Notre société est cruelle car il est une pauvreté qui est cultivée comme la pandémie est car ils ont laissé les pays pauvres vivre des épidémies sans construire des hôpitaux pour eux et ne sachant que prendre les ressources de leur terre, de ce qui était leur capacité de survivre.

En France, cela a été également et l’hôpital s’est appauvri.

Greta Thunberg à l’âge de 16 ans a compris ce système et Emmanuel Macron ne le sait pas ?

Comment ceux qui ont eu une indifférence longue et persistance face à la souffrance de la pauvreté, face aux suicides de soignants, pourront aujourd’hui concevoir de sauver tout en voulant que soit une production au ralenti en un premier lieu , puis s’accélérant !

La dette est notre perte car nous allons donner une énergie immense à ce qui à accélérer le bouleversement pour satisfaire une société cruelle.

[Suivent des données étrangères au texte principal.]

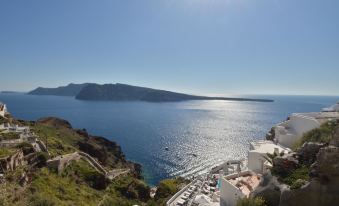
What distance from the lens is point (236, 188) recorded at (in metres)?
19.0

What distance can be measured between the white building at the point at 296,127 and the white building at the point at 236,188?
6187mm

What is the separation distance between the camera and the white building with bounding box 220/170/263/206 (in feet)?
62.0

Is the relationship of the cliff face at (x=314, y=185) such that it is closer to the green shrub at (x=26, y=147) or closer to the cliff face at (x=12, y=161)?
the cliff face at (x=12, y=161)

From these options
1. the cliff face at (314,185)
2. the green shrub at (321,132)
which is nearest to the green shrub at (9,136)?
the cliff face at (314,185)

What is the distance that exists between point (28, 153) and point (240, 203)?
22289 millimetres

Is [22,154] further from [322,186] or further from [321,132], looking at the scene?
[321,132]

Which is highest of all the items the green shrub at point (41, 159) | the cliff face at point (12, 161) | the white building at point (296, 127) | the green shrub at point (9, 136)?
the white building at point (296, 127)

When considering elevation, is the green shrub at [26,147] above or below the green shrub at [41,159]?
above

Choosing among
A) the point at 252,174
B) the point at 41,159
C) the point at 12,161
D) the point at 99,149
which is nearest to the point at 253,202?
the point at 252,174

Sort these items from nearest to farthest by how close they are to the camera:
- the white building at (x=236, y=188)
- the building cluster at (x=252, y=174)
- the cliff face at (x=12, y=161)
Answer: the white building at (x=236, y=188)
the building cluster at (x=252, y=174)
the cliff face at (x=12, y=161)

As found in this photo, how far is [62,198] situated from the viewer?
24328 mm

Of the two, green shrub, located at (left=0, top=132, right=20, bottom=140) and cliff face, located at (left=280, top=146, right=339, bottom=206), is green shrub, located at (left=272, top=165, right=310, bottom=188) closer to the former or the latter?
cliff face, located at (left=280, top=146, right=339, bottom=206)

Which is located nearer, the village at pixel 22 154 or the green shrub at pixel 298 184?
the green shrub at pixel 298 184

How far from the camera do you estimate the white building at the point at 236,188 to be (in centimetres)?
1889
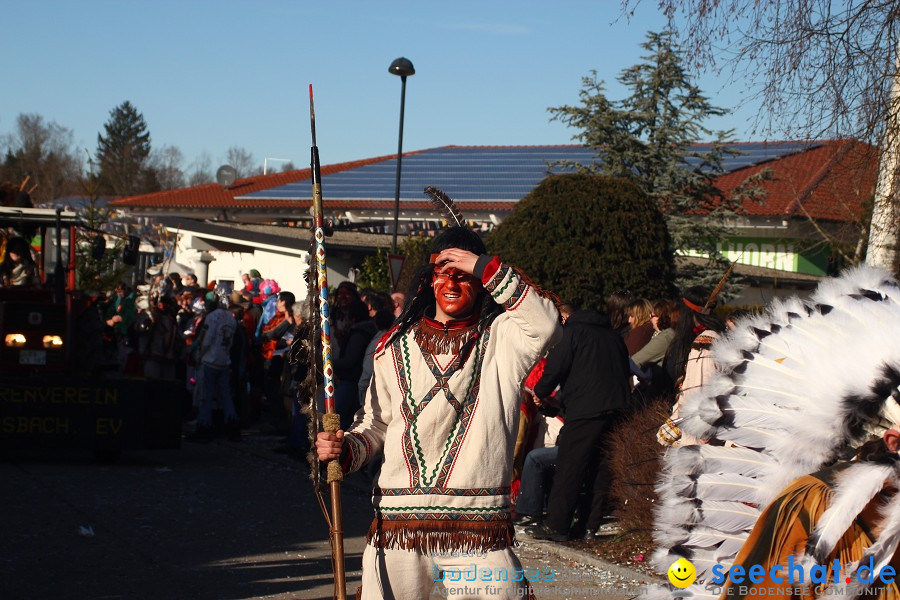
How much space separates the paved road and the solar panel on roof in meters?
17.8

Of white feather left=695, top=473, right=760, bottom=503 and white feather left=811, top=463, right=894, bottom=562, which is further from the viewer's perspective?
white feather left=695, top=473, right=760, bottom=503

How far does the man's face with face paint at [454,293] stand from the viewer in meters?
4.25

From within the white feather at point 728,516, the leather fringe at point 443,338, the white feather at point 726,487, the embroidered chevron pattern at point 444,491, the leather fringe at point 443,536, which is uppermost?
the leather fringe at point 443,338

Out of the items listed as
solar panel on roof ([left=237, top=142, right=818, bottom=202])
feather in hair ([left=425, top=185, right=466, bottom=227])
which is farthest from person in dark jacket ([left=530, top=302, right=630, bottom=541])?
solar panel on roof ([left=237, top=142, right=818, bottom=202])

Concevoir une dette à zéro, ce point ultime qui doit être à la renaissance et non à la destruction.

Une renaissance que nous devons acquérir pour que notre humanité vive !

L’urgence climatique, l’aggravation de la pauvreté, les crises humanitaires dont la pire au Yémen, les réfugiés qui seront de plus en plus nombreux comme nous pourrons l’être également en fuyant les grandes villes à cause de la pandémie et de la crise, puis quittant les littoraux du fait des tempêtes et innondations.

Les plus vulnérables seront les premiers touchés, puis seront les très riches et leur héritage ne venant que du sang de la misère.

Bâtissont une économie locale forte et partagée , imaginons, créons, redonnons un sens de liberté profonde à notre humanité, un sens d’universalité, un sens de renaissance.